Still thinking way too much about Danny Rand-Kai and his unusual ink.

(okay, comic 'verse it is also/actually either some kind of super-macho brand thing and - un-cool/ or the result of killing that fucking dragon - tiny bit of paraphrasing here "and the dragon marked you as his own" - which is really cool and now canon (weeeee!).

It does (however) make you a bit easy to spot, which may be good in your mystic other-dimensional kung-fu city-let in the Himalayas, but is totally a bitch when you are a gymnastics/exercise nut who spends a lot of the time semi-naked and upside down (not that we're complaining or anything) even when he is talking to random people (but with his clothes on) which makes real life business meetings more interesting (especially when Danny would struggle to get through high-school maths) and annoys the hell out of people. He doesn't really have a work-home balance (but did I mention the semi naked balance is all I need?) Sometimes, he just cartwheels along the back of people's sofas because he is a (massively martial arts) complete and utter kung-fu nut fidget (with a slightly weird belief system - he's from an honour culture that is very hot on horrible messy on-principled deaths and he likes meditating to the point that it is his number one hobby, the number two hobby is kicking the shit out/of things/people in a principled way, and his third hobby is fucking Luke Cage and feeding him coca-cola and pizza

I think I lost the thread when I got to the whole insane bro-mance thing -- they have nothing in common! one of them is a multi-millionaire! one of them has seriously angry black guy tropes! one of them thinks meditation is like sucking your toes but less fun! they eat pizza! and hang-out all the time! and dress like rejects from the Village People! and one of them has a fashion model as his token girlfriend! one has serious anger management issues!they run a super-hero agency! with an office and everything! prices starting from air/dime/pizza! just call 555-herohire!
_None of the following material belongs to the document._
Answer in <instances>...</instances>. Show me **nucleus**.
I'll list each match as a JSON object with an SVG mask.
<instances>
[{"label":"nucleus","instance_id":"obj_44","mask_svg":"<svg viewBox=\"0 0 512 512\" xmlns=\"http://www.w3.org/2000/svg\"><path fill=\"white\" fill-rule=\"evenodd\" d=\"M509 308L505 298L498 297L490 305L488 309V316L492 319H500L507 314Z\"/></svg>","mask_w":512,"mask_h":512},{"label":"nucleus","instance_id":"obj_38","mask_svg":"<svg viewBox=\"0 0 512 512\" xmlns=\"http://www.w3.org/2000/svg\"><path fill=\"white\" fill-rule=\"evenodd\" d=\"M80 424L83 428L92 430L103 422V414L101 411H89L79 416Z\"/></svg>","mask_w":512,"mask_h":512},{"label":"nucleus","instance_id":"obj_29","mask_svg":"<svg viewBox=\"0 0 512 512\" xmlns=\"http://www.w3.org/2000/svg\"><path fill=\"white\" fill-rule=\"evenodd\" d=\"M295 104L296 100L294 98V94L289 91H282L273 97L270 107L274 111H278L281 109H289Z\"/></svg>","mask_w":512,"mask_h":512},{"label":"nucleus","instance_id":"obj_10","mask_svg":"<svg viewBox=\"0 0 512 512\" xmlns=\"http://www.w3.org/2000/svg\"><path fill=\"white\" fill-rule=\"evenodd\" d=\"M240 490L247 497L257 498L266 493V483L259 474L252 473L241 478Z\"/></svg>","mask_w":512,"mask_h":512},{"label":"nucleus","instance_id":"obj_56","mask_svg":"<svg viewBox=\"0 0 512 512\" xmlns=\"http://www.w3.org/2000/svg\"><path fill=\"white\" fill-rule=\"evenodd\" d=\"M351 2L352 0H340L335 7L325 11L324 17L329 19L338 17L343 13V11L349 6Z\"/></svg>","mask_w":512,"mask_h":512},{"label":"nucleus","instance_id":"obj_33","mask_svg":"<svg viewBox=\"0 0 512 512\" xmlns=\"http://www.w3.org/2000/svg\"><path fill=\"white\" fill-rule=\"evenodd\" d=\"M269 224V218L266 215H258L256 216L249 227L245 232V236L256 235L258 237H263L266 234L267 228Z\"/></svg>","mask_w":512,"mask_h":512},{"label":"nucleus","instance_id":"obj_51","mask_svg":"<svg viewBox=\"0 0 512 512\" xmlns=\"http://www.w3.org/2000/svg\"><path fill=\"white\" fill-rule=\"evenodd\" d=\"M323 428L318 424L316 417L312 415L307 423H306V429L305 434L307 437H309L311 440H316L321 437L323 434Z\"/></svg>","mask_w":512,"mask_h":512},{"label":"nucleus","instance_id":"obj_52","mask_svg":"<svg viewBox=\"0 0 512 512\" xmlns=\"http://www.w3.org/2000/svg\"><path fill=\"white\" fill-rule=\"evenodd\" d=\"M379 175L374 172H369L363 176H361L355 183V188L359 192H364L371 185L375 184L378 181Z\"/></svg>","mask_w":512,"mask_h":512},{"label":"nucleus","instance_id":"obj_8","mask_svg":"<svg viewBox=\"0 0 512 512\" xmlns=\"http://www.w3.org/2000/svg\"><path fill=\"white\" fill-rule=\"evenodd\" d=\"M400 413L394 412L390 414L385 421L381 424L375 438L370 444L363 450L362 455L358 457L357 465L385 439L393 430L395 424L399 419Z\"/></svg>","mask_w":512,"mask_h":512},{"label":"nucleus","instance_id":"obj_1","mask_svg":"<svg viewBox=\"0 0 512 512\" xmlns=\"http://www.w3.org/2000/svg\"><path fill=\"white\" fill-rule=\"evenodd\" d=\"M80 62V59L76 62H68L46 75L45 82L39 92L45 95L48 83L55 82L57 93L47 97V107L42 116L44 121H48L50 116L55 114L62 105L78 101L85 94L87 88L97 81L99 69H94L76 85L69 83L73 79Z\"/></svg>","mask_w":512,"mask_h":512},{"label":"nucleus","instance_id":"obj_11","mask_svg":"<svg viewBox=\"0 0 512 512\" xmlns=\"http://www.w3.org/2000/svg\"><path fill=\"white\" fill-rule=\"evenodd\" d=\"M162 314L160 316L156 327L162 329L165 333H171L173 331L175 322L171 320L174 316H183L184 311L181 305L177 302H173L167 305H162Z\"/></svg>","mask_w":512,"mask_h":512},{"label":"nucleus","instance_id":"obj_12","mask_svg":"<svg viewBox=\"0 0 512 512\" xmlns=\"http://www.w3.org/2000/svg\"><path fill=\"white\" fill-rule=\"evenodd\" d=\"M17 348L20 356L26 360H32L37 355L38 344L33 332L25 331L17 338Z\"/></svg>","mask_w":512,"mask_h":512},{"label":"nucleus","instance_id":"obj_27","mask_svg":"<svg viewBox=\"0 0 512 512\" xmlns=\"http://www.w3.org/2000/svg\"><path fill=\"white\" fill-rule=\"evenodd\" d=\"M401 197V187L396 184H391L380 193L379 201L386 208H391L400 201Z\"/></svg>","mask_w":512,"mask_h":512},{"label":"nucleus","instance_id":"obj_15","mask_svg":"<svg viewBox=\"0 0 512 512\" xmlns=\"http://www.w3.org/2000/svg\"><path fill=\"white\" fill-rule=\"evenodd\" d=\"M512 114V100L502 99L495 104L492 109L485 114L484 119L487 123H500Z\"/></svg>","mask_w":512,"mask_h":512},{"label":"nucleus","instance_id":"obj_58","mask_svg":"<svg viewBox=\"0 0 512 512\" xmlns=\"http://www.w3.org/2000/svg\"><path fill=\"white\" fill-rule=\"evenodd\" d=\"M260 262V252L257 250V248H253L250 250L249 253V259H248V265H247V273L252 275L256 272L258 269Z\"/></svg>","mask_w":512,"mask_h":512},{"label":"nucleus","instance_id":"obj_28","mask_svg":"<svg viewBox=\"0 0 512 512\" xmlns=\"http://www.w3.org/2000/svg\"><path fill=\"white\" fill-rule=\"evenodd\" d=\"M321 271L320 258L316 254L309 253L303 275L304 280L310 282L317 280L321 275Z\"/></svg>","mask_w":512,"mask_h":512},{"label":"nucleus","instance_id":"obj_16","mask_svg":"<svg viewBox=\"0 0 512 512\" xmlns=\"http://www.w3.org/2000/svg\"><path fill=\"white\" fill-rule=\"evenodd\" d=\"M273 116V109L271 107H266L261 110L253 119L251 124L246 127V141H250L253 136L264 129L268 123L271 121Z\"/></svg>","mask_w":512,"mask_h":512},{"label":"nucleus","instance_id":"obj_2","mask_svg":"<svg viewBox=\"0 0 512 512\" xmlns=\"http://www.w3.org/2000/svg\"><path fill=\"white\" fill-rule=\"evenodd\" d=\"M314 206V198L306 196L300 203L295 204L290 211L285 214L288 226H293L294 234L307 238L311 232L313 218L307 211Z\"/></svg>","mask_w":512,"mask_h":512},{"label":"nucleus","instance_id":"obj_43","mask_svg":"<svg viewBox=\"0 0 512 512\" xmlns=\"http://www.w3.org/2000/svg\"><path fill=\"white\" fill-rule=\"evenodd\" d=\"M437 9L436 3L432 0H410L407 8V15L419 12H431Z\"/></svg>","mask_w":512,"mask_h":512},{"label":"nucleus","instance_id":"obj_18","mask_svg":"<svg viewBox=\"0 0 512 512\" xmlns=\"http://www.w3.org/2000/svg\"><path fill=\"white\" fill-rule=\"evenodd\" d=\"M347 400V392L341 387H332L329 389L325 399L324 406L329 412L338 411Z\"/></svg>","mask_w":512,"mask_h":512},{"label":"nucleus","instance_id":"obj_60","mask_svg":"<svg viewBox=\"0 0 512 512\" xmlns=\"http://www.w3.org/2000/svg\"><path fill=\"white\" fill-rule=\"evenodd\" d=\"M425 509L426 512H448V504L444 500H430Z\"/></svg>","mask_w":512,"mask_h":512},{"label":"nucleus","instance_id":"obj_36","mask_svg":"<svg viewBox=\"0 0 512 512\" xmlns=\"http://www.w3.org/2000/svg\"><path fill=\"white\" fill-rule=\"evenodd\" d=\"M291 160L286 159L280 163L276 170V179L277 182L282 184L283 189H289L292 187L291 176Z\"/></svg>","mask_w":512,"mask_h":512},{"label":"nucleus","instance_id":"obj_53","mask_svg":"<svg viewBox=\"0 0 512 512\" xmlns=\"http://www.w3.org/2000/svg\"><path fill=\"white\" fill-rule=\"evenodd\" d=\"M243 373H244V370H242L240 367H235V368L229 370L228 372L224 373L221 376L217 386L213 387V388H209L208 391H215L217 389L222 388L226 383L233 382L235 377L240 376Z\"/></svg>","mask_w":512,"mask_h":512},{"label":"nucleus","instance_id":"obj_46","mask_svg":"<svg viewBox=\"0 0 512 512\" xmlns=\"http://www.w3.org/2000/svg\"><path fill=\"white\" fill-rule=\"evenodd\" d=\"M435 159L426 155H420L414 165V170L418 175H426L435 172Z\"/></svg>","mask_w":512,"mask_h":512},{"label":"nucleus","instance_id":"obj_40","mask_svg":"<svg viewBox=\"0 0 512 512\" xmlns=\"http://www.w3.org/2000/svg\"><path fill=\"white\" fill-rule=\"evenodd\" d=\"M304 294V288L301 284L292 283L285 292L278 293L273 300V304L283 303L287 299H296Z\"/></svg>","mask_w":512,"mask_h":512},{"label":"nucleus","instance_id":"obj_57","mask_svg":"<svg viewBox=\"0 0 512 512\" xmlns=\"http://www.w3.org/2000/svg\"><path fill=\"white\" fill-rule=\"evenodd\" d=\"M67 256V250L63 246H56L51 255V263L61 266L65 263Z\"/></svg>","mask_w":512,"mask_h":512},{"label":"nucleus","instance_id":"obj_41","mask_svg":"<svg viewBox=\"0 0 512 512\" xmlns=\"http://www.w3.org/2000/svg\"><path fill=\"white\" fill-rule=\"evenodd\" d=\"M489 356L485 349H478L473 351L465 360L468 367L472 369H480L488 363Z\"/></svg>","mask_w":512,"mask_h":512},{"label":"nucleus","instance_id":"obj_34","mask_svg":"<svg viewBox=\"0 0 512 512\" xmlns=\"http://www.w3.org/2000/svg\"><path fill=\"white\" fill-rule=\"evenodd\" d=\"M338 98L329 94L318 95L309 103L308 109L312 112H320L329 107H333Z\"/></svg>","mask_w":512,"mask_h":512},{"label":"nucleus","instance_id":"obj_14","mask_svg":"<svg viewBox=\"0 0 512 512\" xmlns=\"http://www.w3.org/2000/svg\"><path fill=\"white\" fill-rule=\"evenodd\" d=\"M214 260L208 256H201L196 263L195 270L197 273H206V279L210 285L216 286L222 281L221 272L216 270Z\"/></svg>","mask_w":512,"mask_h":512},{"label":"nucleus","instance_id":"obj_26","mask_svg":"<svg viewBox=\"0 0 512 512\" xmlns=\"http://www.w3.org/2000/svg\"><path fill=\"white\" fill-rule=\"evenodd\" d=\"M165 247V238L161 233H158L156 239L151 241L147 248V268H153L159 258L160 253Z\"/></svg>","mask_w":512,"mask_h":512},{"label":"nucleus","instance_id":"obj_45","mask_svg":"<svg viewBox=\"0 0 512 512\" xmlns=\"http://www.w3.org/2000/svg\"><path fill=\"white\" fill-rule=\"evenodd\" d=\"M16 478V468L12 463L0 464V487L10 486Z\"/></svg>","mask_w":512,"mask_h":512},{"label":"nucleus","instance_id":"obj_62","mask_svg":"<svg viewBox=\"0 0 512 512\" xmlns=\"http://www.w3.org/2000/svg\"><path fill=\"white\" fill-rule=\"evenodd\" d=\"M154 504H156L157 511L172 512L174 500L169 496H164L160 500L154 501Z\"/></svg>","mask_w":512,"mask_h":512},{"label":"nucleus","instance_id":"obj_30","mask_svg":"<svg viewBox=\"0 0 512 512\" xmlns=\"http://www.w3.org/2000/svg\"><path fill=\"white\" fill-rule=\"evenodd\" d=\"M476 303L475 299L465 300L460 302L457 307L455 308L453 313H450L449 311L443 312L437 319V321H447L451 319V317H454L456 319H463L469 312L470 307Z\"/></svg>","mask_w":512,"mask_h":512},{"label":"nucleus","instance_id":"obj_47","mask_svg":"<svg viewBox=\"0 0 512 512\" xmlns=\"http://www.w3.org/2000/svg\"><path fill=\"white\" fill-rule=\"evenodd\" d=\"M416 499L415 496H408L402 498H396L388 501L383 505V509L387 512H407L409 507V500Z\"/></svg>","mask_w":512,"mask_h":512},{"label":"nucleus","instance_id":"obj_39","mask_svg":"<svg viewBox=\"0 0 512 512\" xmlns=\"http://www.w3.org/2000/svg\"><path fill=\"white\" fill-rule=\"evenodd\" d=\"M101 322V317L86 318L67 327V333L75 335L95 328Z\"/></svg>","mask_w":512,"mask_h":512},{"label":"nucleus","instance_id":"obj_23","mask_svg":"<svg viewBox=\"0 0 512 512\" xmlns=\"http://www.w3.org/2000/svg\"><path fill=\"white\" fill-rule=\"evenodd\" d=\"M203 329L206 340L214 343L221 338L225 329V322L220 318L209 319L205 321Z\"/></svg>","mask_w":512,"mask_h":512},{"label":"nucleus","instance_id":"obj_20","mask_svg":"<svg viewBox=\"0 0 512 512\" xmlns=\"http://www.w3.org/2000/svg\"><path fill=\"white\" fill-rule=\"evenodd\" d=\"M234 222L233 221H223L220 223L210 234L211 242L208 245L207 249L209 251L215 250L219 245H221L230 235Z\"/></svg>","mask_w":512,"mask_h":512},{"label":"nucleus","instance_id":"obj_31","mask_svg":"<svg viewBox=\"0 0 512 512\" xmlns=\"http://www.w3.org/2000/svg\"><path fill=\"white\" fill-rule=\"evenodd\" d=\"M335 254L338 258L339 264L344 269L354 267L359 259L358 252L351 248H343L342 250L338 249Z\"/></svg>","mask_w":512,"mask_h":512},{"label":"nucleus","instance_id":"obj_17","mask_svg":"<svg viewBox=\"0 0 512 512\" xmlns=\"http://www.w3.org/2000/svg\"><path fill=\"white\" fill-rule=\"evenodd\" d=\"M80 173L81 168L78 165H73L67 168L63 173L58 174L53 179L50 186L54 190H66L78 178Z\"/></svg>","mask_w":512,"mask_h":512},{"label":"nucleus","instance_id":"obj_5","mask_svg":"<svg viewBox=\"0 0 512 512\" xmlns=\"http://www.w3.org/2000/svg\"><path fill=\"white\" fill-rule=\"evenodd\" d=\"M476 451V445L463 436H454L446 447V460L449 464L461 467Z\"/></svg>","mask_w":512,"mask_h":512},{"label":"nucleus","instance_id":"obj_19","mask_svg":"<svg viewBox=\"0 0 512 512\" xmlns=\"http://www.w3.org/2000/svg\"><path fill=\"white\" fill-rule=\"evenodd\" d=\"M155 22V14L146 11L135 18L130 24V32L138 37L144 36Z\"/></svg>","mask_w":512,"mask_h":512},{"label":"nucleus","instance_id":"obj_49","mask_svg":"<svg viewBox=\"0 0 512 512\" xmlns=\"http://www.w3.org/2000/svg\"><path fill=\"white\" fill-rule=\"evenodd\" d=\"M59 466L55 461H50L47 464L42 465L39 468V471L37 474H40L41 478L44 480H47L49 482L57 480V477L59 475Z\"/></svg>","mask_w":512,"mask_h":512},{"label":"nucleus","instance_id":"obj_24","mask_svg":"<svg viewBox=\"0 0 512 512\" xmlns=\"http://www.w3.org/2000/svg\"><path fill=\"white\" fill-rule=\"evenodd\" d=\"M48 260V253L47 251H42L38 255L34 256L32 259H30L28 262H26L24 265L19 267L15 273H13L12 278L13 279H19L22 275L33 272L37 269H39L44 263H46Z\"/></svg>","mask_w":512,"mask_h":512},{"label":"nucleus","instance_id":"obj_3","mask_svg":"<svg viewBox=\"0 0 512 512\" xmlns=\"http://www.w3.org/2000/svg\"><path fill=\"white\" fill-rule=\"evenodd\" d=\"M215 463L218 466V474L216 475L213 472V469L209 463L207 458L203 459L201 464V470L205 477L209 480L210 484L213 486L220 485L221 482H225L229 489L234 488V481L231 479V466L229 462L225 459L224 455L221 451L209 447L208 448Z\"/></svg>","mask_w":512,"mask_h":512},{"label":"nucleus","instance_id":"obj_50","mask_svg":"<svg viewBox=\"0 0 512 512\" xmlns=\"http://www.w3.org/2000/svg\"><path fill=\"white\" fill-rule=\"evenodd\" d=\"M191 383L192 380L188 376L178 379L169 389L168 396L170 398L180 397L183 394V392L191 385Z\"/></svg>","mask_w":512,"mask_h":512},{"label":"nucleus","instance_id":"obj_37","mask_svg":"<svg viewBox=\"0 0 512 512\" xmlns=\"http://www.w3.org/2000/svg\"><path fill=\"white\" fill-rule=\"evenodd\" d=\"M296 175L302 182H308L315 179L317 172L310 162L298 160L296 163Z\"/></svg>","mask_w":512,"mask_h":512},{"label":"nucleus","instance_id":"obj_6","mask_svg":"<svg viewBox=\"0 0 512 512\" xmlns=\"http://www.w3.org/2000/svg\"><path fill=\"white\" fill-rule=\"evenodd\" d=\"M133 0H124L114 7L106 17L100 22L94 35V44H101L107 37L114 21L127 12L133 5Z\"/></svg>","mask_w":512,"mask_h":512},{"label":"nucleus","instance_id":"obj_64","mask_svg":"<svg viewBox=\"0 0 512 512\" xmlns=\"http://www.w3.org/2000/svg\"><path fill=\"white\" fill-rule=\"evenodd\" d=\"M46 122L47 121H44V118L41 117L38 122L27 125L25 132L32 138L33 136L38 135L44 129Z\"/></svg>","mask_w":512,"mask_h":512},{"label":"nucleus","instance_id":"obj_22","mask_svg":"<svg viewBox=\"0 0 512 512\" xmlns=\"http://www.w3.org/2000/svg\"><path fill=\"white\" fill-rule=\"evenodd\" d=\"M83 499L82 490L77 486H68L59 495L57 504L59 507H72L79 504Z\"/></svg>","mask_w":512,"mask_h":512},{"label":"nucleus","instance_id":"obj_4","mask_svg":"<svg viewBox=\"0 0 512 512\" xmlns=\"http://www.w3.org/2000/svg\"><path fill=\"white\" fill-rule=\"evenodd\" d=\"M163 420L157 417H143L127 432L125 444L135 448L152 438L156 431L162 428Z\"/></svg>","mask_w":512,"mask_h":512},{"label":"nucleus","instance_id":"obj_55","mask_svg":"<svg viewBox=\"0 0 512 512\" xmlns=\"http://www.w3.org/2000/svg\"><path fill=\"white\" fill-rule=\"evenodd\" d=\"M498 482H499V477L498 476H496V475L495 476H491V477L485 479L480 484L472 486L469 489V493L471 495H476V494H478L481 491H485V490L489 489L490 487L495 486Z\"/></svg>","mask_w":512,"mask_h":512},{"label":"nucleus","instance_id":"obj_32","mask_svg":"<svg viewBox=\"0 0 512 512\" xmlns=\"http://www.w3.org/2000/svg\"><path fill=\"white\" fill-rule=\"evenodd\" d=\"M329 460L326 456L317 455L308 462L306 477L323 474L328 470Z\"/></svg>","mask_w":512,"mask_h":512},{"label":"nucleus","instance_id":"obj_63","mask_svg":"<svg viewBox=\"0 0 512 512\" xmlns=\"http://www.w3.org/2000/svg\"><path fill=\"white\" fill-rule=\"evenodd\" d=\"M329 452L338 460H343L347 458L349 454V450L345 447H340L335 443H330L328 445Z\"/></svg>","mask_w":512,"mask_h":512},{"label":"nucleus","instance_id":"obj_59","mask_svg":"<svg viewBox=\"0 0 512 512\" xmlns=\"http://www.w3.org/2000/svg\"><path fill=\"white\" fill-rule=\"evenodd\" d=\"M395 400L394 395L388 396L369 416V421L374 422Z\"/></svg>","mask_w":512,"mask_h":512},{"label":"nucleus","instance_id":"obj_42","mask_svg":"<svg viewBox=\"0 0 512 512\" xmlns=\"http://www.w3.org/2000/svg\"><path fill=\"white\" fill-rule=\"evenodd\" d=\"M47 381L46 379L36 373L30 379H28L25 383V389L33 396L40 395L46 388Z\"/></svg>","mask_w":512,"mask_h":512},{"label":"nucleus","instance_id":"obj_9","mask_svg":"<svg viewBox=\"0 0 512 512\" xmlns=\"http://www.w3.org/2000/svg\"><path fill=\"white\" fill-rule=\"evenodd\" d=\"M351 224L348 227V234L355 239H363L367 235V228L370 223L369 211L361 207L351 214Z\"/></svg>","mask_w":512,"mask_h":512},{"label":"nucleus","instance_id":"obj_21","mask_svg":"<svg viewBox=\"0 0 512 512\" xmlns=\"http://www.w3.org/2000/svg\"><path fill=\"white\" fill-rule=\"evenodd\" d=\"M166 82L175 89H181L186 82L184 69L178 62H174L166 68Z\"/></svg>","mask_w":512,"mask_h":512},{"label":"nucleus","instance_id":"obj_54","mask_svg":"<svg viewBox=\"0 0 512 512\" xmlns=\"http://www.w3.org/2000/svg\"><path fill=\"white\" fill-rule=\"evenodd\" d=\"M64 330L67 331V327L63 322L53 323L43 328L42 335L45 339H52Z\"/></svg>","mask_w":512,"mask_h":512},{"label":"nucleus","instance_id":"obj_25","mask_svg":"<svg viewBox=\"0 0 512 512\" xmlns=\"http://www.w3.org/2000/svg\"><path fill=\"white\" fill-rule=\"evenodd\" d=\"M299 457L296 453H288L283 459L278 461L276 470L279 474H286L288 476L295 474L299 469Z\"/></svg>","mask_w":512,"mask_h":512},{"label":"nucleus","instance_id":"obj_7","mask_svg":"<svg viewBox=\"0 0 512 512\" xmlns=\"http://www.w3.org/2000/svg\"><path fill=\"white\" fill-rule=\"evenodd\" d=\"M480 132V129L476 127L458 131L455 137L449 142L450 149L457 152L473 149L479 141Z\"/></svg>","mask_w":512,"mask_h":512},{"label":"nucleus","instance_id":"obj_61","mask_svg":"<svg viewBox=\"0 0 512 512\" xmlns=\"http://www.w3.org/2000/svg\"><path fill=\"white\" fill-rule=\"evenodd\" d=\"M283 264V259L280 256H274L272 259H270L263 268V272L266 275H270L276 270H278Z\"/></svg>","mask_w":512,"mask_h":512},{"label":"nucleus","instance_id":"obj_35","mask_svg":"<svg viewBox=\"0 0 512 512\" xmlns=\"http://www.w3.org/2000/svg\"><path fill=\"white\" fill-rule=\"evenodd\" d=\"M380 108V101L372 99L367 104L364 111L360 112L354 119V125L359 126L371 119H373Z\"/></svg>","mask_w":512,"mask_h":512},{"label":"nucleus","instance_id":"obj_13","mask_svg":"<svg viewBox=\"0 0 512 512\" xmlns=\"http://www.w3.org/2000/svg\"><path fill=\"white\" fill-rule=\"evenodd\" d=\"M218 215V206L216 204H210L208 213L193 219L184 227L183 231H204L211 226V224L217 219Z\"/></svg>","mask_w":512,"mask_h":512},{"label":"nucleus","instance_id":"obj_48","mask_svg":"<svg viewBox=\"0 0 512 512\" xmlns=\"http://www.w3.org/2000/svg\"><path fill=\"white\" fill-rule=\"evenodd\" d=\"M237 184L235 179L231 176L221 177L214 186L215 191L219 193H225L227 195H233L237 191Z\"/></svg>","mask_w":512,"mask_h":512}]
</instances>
They also like slashed shirts, silly head-dresses that don't really give away their secret identities:
  • (luke thinks super-hero names suck and sticks with Luke nine times out of ten
  • (danny's is a job description - mystic invisible city in the Himalayas that isn't quite in this dimension and their sacred warrior "Iron Fist! The Living Weapon!" and has a semi-useless super-power (it tends to ko you as well as the bad guy) (it gets better, danny, just hang on in there). He takes his job very seriously, hence the talking to people upside down thing until Luke called him on that.